The diagnosis of CCSVI uses duplex (gray-scale and color Doppler) ultrasonography. Intracranial arterial blood flow measurements have well-known limitations including “acoustic window” issues and operator dependence. Special training for Zamboni's examination is required, and blinding of examiners to the disease status of subjects is difficult, potentially leading to study bias. MR can be implemented in the diagnosis of CCSVI to overcome these issues and is being used at some sites.5 It has benefits compared with ultrasonography: it is established in MS diagnosis; acquires fewer user-dependent measurements with repeatable protocols from patient to patient; entire vessels can be assessed, including those inaccessible to sonography; and examiner bias can be removed through blinding. Drawbacks of MR imaging include non–real-time, electrocardiography-gated acquisitions that last several cardiac cycles, giving much lower temporal resolution compared with 2D ultrasonography. Additionally, all measurements must be conducted in the supine position, in which positional flow changes cannot be assessed.2

Phase contrast–vastly undersampled isotropic projection reconstruction (PC-VIPR)6,7 is a 4D MR flow-sensitive technique that uses a 3D time-resolved radial acquisition scheme. The outer portions of k-space are undersampled, allowing for faster acquisition compared with a standard 3D Cartesian sampling scheme. Because of high image contrast and sparse signal representation, PC-VIPR has relatively benign undersampling artifacts that yield high temporal resolution capabilities, important in assessing blood velocity changes. PC-VIPR covers a large volume with high, isotropic spatial resolution. The acquisition allows for retrospective selection of flow analysis planes,8 as detailed below. The accuracy and reproducibility of PC-VIPR has been established in arteries, specifically for velocity measurements in the carotid and cerebral arteries,7 aorta,9 liver,10 and renal arteries11 and for pulsatility in large cerebral arteries.12 Venous PC-VIPR accuracy and reproducibility had yet to be investigated at the time of this study.

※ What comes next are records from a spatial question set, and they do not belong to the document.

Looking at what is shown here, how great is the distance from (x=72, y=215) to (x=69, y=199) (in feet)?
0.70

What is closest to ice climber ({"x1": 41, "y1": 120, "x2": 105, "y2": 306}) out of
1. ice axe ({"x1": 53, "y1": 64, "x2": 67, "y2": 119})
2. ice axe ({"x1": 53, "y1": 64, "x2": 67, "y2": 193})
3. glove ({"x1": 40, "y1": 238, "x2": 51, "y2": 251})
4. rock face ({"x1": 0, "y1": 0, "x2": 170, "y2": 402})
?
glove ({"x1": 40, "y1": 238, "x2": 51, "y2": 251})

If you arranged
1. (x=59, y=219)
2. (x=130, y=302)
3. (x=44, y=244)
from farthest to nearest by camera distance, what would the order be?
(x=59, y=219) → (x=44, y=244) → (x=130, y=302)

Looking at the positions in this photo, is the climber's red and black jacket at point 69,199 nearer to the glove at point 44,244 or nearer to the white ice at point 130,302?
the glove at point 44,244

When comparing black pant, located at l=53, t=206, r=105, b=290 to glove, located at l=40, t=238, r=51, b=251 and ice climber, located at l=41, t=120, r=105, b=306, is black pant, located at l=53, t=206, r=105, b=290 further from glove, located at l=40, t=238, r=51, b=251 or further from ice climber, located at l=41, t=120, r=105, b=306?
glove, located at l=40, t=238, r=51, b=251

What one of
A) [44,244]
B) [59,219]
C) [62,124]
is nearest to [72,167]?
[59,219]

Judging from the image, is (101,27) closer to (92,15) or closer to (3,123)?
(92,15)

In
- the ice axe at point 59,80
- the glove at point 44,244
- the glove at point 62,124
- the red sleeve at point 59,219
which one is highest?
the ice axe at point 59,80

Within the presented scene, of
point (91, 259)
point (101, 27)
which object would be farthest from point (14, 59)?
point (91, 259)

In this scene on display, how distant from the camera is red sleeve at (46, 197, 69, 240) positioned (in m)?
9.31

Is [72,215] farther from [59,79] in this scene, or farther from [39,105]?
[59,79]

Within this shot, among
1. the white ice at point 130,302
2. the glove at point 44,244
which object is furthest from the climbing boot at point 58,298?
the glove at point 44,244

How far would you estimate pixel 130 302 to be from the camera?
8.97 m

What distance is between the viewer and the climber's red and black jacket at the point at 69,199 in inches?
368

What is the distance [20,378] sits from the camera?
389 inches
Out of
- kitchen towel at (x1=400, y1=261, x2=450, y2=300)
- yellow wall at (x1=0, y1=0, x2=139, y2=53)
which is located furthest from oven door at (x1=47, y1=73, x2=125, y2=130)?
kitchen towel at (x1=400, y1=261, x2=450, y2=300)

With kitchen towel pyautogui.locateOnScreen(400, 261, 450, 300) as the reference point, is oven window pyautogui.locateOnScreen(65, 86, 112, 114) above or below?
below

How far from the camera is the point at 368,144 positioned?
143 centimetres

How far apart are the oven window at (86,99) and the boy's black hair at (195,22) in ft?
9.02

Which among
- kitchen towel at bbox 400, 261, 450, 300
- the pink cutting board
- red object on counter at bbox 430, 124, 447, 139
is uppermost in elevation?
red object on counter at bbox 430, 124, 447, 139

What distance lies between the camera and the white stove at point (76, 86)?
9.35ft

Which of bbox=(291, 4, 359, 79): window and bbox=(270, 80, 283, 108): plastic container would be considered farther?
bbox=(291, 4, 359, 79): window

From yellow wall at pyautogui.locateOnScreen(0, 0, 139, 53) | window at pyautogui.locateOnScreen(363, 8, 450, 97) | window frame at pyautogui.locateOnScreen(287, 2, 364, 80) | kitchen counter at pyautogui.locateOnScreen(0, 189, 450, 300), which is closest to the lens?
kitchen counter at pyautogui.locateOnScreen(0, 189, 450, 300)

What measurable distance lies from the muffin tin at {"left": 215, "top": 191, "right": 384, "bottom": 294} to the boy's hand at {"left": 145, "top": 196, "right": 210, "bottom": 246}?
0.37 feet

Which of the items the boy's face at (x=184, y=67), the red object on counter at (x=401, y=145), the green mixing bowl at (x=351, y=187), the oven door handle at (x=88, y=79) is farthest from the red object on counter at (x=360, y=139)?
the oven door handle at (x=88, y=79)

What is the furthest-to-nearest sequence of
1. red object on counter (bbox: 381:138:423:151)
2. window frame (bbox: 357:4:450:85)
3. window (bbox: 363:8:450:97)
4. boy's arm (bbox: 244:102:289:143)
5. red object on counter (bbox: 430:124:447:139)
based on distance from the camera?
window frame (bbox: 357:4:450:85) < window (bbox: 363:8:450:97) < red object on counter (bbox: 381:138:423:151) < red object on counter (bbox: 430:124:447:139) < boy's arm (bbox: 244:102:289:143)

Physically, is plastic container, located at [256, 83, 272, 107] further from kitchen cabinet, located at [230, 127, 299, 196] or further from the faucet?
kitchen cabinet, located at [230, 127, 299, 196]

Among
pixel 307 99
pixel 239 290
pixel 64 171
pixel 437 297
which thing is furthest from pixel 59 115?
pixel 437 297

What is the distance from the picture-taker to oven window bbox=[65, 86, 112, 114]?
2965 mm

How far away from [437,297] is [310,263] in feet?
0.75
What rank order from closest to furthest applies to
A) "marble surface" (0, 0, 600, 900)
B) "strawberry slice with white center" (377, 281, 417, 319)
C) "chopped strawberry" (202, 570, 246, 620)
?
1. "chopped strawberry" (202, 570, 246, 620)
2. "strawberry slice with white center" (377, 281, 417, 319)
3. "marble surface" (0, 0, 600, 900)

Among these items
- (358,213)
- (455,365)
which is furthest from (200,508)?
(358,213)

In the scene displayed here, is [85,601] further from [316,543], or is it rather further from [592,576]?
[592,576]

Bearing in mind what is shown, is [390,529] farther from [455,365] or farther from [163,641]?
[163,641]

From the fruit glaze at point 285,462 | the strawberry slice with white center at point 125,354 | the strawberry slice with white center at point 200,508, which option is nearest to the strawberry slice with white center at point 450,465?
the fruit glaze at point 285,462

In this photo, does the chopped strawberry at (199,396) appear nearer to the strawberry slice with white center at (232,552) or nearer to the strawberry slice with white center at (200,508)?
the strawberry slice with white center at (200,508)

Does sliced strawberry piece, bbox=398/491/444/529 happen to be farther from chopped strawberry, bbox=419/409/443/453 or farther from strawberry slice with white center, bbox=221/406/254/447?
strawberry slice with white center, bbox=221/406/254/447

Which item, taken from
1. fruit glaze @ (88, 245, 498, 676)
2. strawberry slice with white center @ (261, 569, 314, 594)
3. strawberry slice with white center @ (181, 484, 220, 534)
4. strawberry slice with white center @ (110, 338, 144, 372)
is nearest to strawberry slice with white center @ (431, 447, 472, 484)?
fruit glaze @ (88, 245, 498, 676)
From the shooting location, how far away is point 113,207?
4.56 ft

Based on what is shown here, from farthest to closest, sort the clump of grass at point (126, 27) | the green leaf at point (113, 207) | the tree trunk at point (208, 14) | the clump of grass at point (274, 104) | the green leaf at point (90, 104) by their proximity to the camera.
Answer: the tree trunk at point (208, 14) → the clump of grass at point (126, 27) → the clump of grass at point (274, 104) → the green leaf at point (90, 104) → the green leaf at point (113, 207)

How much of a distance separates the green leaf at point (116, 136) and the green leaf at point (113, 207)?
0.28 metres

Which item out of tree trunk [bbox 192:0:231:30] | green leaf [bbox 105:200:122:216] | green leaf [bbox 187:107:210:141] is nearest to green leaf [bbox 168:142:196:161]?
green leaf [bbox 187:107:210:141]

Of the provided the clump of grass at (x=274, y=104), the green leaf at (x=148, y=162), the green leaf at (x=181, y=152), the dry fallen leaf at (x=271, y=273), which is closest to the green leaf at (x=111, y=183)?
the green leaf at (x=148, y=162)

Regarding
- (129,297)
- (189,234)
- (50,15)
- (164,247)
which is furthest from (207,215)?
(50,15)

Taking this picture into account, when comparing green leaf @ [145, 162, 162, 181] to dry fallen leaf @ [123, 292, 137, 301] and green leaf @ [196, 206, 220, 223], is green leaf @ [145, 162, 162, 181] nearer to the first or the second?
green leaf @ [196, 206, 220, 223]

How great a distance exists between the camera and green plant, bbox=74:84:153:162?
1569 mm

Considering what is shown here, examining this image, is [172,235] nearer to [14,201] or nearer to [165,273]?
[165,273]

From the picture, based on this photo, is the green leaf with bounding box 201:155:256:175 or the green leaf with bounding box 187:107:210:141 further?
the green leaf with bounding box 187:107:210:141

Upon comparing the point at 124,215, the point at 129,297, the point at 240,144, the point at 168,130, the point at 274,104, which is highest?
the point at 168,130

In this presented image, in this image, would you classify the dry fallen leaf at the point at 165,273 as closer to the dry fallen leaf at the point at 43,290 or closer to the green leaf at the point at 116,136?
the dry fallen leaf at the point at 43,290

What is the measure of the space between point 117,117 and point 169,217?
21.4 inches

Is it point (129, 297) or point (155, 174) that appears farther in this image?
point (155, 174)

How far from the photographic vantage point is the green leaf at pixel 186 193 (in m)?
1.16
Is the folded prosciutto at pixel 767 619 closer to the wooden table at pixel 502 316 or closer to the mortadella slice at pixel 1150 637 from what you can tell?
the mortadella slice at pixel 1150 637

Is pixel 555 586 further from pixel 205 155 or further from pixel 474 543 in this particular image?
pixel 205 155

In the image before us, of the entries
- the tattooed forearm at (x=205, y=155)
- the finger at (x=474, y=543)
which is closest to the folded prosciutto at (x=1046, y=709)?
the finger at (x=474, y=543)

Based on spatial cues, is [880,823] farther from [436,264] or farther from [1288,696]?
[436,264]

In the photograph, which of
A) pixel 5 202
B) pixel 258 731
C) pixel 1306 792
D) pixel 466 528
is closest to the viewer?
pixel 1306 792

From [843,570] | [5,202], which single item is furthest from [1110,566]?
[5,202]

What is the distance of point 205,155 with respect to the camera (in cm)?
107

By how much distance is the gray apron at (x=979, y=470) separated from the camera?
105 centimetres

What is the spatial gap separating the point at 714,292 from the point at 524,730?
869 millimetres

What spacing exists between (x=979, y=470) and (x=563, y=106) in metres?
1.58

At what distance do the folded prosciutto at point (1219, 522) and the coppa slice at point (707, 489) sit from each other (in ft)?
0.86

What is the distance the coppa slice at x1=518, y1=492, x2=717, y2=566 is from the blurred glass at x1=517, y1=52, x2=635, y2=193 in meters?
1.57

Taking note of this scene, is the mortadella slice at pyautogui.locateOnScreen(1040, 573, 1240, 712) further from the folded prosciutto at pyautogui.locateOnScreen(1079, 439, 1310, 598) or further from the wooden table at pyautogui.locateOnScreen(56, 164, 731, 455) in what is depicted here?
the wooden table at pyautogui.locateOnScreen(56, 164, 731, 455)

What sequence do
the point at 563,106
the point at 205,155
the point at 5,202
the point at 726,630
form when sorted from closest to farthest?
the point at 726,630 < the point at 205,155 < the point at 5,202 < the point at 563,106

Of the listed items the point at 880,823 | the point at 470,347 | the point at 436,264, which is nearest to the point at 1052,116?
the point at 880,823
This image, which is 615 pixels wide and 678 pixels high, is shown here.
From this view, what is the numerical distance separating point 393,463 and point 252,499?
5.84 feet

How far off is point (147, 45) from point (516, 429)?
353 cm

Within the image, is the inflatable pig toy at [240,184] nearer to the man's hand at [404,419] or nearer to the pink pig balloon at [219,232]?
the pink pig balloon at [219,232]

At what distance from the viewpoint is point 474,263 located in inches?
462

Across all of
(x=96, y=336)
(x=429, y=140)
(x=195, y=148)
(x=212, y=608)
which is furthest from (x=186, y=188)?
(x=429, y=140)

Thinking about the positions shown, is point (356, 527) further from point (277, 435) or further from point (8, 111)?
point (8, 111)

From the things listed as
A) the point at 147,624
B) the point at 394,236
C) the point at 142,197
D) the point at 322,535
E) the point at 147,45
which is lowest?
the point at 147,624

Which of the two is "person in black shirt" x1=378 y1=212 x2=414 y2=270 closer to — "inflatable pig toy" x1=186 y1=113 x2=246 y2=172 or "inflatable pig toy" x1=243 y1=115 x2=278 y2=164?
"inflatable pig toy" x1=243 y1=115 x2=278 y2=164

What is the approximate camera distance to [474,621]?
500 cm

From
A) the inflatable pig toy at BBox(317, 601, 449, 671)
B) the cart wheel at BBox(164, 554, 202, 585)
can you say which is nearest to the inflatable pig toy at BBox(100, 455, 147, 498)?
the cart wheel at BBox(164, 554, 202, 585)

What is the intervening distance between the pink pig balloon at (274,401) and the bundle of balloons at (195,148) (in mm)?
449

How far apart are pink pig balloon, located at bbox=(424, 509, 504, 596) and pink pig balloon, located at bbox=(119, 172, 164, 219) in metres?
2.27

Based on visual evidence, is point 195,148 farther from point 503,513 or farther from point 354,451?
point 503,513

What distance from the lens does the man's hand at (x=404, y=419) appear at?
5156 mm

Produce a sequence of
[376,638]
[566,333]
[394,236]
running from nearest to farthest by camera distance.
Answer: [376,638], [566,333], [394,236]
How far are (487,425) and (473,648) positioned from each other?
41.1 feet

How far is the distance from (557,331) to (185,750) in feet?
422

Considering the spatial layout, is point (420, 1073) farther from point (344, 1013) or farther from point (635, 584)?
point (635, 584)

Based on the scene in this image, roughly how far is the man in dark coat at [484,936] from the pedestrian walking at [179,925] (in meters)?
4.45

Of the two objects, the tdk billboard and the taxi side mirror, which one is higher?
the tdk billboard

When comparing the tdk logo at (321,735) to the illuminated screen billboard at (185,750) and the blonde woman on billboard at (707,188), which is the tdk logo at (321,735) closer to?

Although much has been made of potential diagnosis and treatment possibilities that CCSVI has to offer, relatively little effort has been made to investigate the reproducibility of venous blood flow measurements and luminography, especially by use of MR.13 MR flow imaging and MRA have historically concentrated on arteries; therefore relatively little is known about the accuracy and reproducibility of venous flow assessment with phase-contrast MR and lumen assessment with MRA. Previous studies have shown that venous flow (particularly in the neck) is sensitive to body position,14 head position/rotation,15,16 respiratory state,17 hydration level,16 and other contributing factors.14 Venous luminography is additionally difficult to accomplish because, unlike rigid, muscular arteries, veins have thin, nonmuscular walls that make for an easily compressible or distensible lumen.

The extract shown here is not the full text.